The tree rings told more truth than the city’s weather archives ever could.
Ananya stared at the slide projected on the screen—a magnified image of a cedar core’s thin bands, each one whispering of winters long gone. The university called it climate reconstruction. To her, it felt more like performing an autopsy on a dying season.
The rings told stories. Each ring marked another year of forgetting—how snow once sounded tapping against her childhood window. 1937 wasn’t just the year snowpacks began retreating—it was the year her grandfather stopped talking about salmon runs. The year the river stopped returning what it took.
She stood before the committee as both, a scientist and a witness. The data was cold and precise.
“Our findings depict,” she said, steadying herself, “the tree rings showing a dramatic decline in snowpack post-1937, indicating early onset of human-induced climate shifts—”
“Wait, trees said that?” a senator cut in.
Ananya paused. “Technically, yes. The annual ring width—”
“Fantastic. Now the trees have PhDs?”
The aide looked momentarily mortified, then quickly leaned in with practiced tact and murmured to the senator, “It’s called dendrochronology.”
The senator gave a dismissive snort. “Well, that sounds like some kind of tree-worshipping cult.”
Polite laughter followed—thin and rehearsed, a social reflex more than amusement.
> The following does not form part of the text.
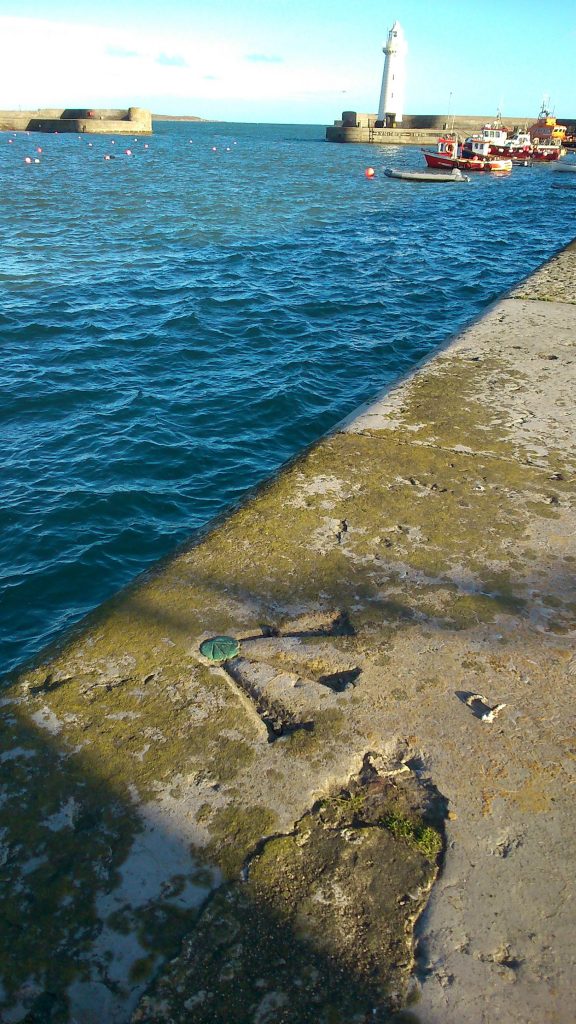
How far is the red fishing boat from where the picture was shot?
160 ft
The hydrologist beside Ananya exhaled softly and closed the slide deck without a word. Ananya felt the heat rise in her face. She glanced at the senator—the smirk, the smug detachment—and wondered if the room was capable of hearing anything that didn’t speak in profits.
Across the country, the salmon failed to spawn. Again. River flow collapsed to a record low, leaving stretches of the spawning grounds dry and silent. Ananya worried they were drifting closer to extinction, like a fable slowly forgotten, leaving only silence where abundance used to be.
The old-growth cedars had been holding the receipts for decades—but no one wanted to see the ledger.
“Thank you, Dr. Menon,” the chair said. “Moving on to item six: Exploring Economic Opportunities in Quebec’s Old-Growth Regions.”
Ananya quietly gathered her notes, stepped down from the podium, and walked out of the chamber—neither rushed nor defiant, just done. She’d learned the decorum of despair.
She drove back to the grove, boots crunching through the brittle undergrowth, and laid her hand on the bark of a 500-year-old cedar. The trunk was narrow, gnarled from centuries of slow, deliberate growth. Undeniably alive.
She looked up at the canopy and let out a breath. It wasn’t the salmon who should fear extinction, she thought. They were just the warning. The real collapse was still upstream.
“We’re the ones going extinct, aren’t we?” she whispered.
The bark stayed silent. Deep inside, the tree tightened itself into another narrow ring.